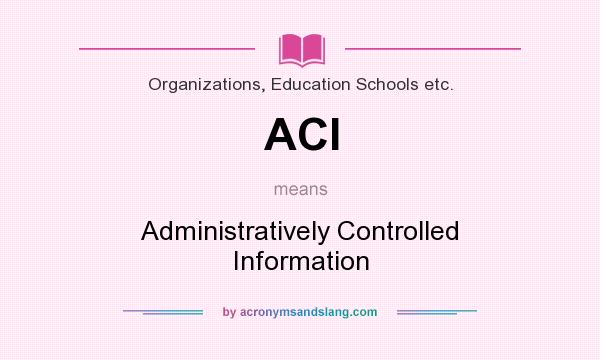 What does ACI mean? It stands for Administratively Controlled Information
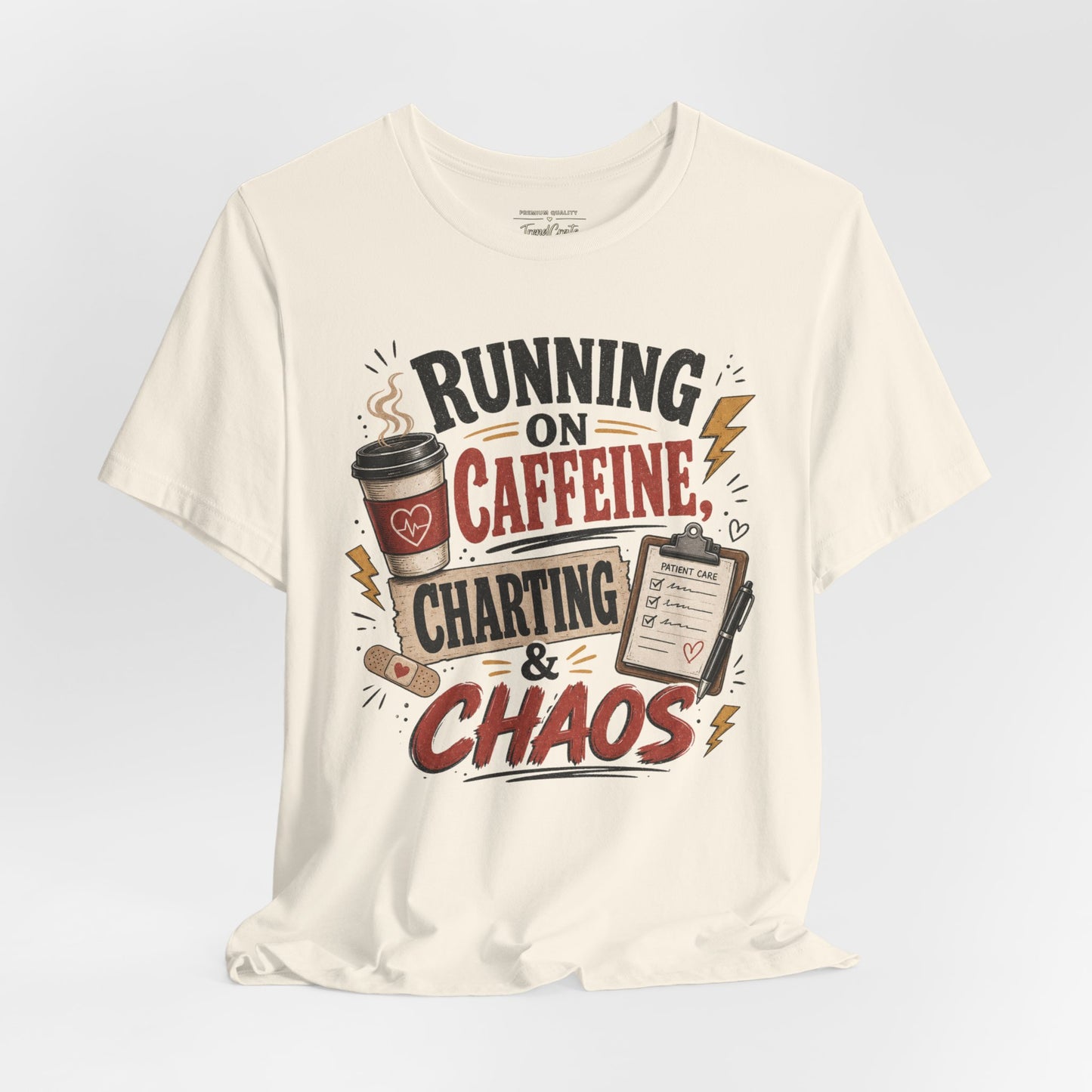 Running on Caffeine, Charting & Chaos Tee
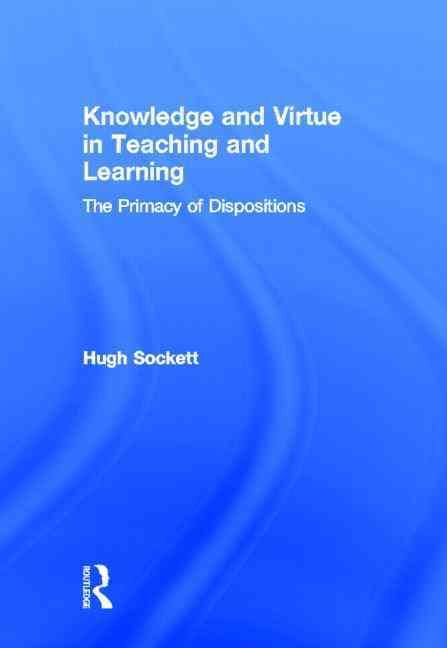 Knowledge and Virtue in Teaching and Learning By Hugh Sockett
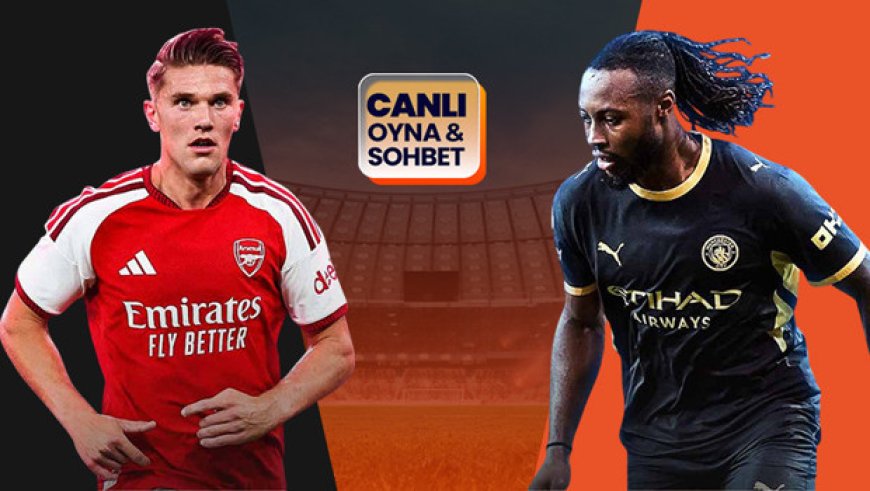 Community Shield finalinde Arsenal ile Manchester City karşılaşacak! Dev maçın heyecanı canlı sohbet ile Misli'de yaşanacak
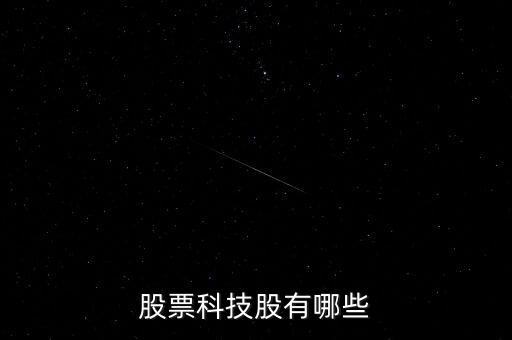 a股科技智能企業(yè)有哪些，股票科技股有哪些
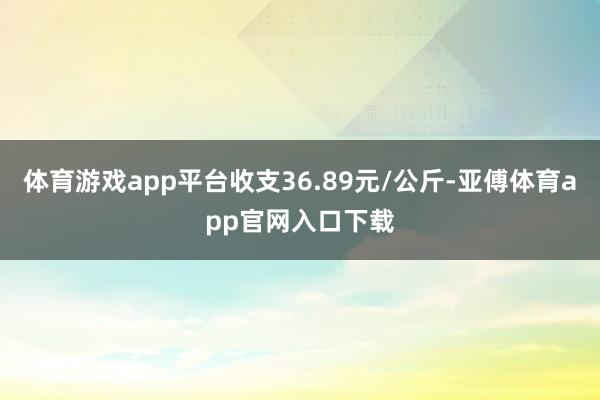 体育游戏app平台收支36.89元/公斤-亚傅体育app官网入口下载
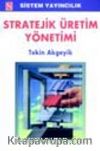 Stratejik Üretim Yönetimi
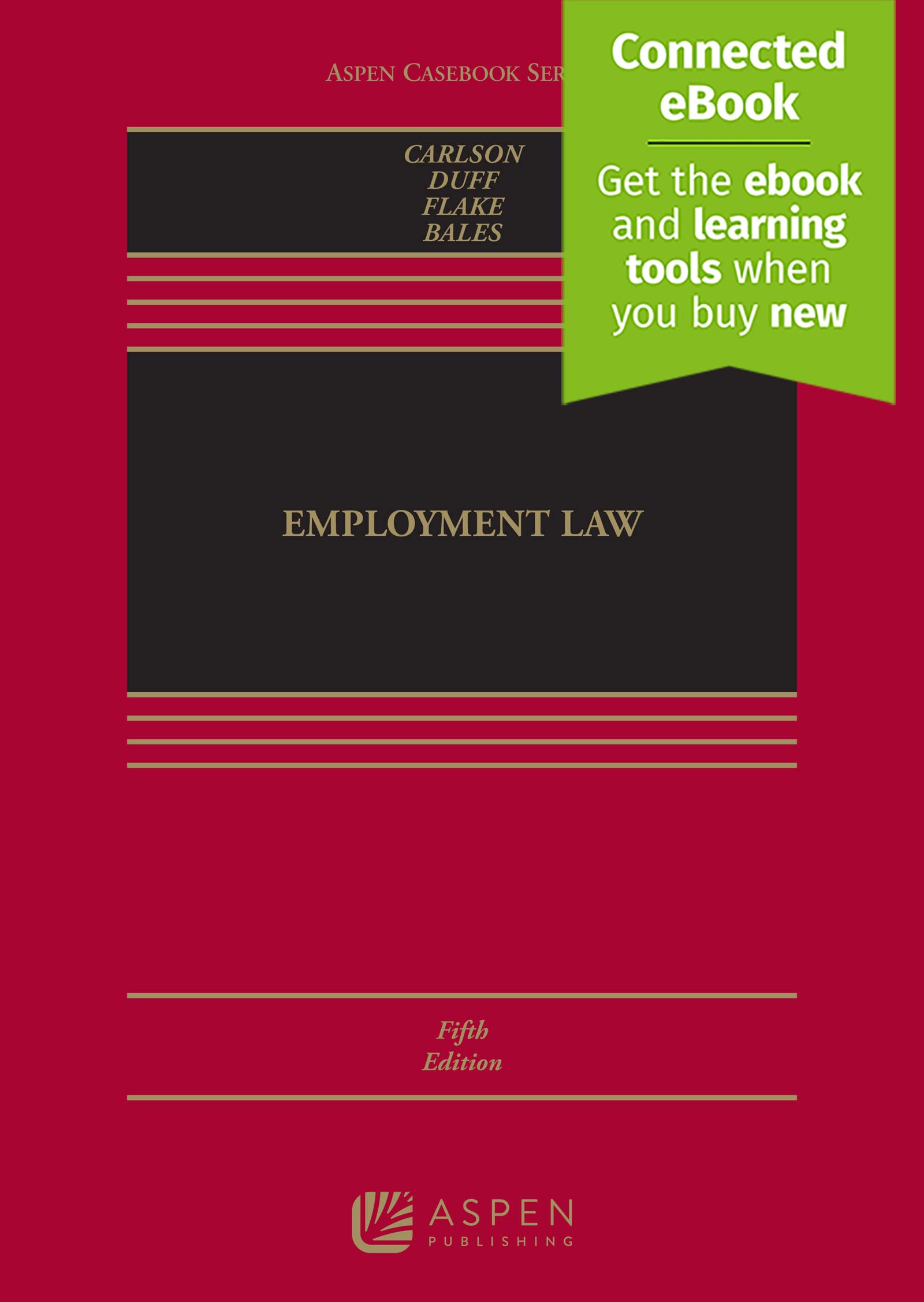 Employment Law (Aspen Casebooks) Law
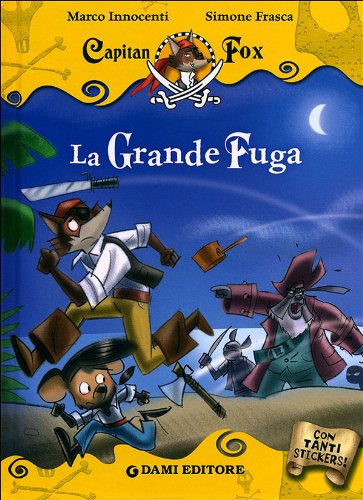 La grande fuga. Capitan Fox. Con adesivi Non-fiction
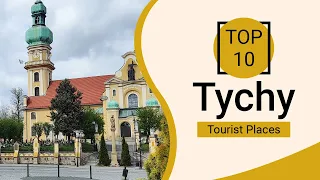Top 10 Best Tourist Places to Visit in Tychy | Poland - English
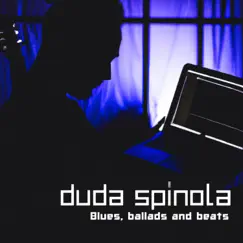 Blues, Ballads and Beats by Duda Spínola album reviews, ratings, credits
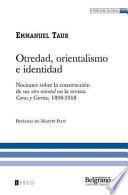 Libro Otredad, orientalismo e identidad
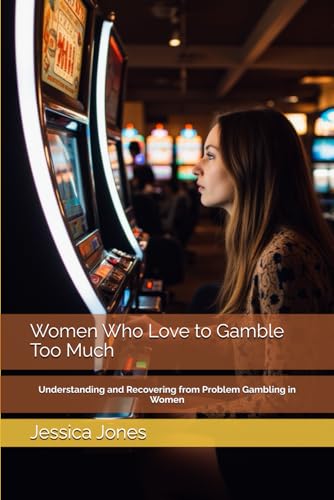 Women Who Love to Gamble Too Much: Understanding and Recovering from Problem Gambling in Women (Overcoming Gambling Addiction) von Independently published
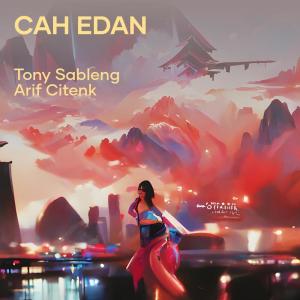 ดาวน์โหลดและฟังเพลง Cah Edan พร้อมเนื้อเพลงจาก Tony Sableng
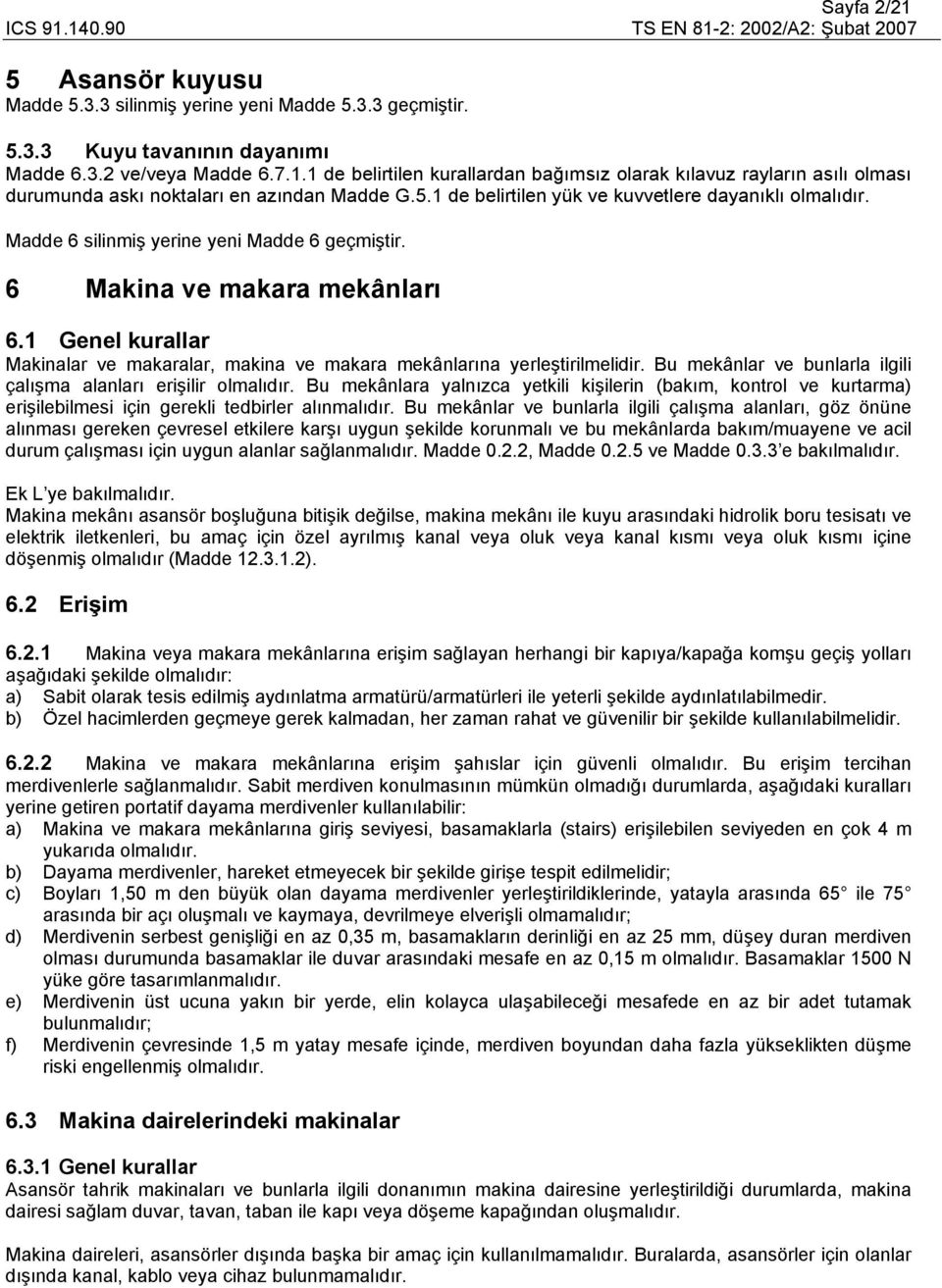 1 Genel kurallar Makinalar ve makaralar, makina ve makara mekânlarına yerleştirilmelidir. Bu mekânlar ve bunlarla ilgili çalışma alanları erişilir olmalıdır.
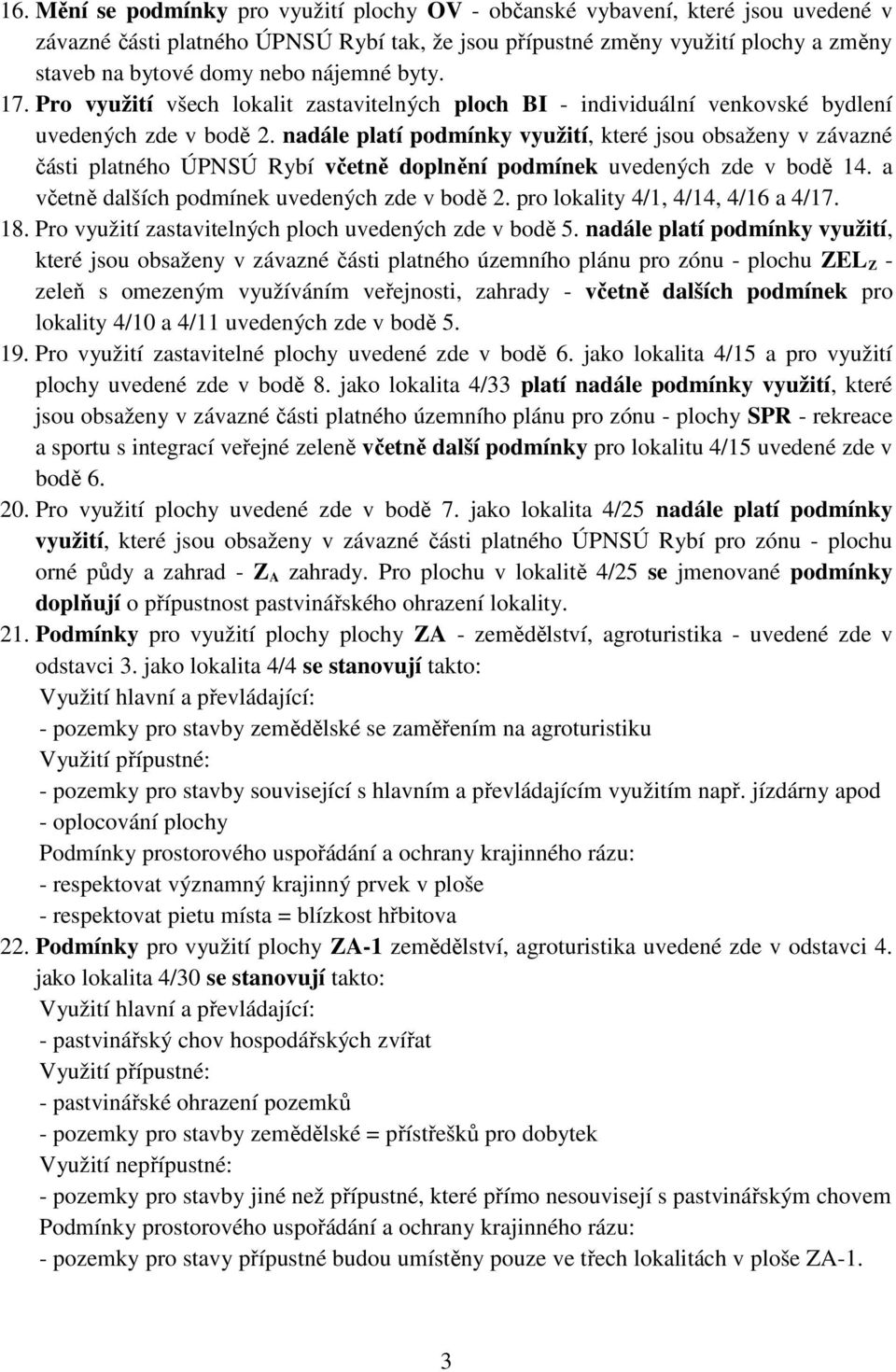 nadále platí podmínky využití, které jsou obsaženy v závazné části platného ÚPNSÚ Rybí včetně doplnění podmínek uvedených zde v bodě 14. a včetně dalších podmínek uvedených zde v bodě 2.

- - - - -

→ **TASK DIRECTIONS**:
With the pictures omitted, the records above are to be repeated exactly.

→ **WRITTEN REPLY**:
 What does ACI mean? It stands for Administratively Controlled Information
 Running on Caffeine, Charting & Chaos Tee
 Knowledge and Virtue in Teaching and Learning By Hugh Sockett
 Community Shield finalinde Arsenal ile Manchester City karşılaşacak! Dev maçın heyecanı canlı sohbet ile Misli'de yaşanacak
 a股科技智能企業(yè)有哪些，股票科技股有哪些
 体育游戏app平台收支36.89元/公斤-亚傅体育app官网入口下载
 Stratejik Üretim Yönetimi
 Employment Law (Aspen Casebooks) Law
 La grande fuga. Capitan Fox. Con adesivi Non-fiction
Top 10 Best Tourist Places to Visit in Tychy | Poland - English
 Blues, Ballads and Beats by Duda Spínola album reviews, ratings, credits
 Libro Otredad, orientalismo e identidad
 Women Who Love to Gamble Too Much: Understanding and Recovering from Problem Gambling in Women (Overcoming Gambling Addiction) von Independently published
 ดาวน์โหลดและฟังเพลง Cah Edan พร้อมเนื้อเพลงจาก Tony Sableng
 1 Genel kurallar Makinalar ve makaralar, makina ve makara mekânlarına yerleştirilmelidir. Bu mekânlar ve bunlarla ilgili çalışma alanları erişilir olmalıdır.
 nadále platí podmínky využití, které jsou obsaženy v závazné části platného ÚPNSÚ Rybí včetně doplnění podmínek uvedených zde v bodě 14. a včetně dalších podmínek uvedených zde v bodě 2.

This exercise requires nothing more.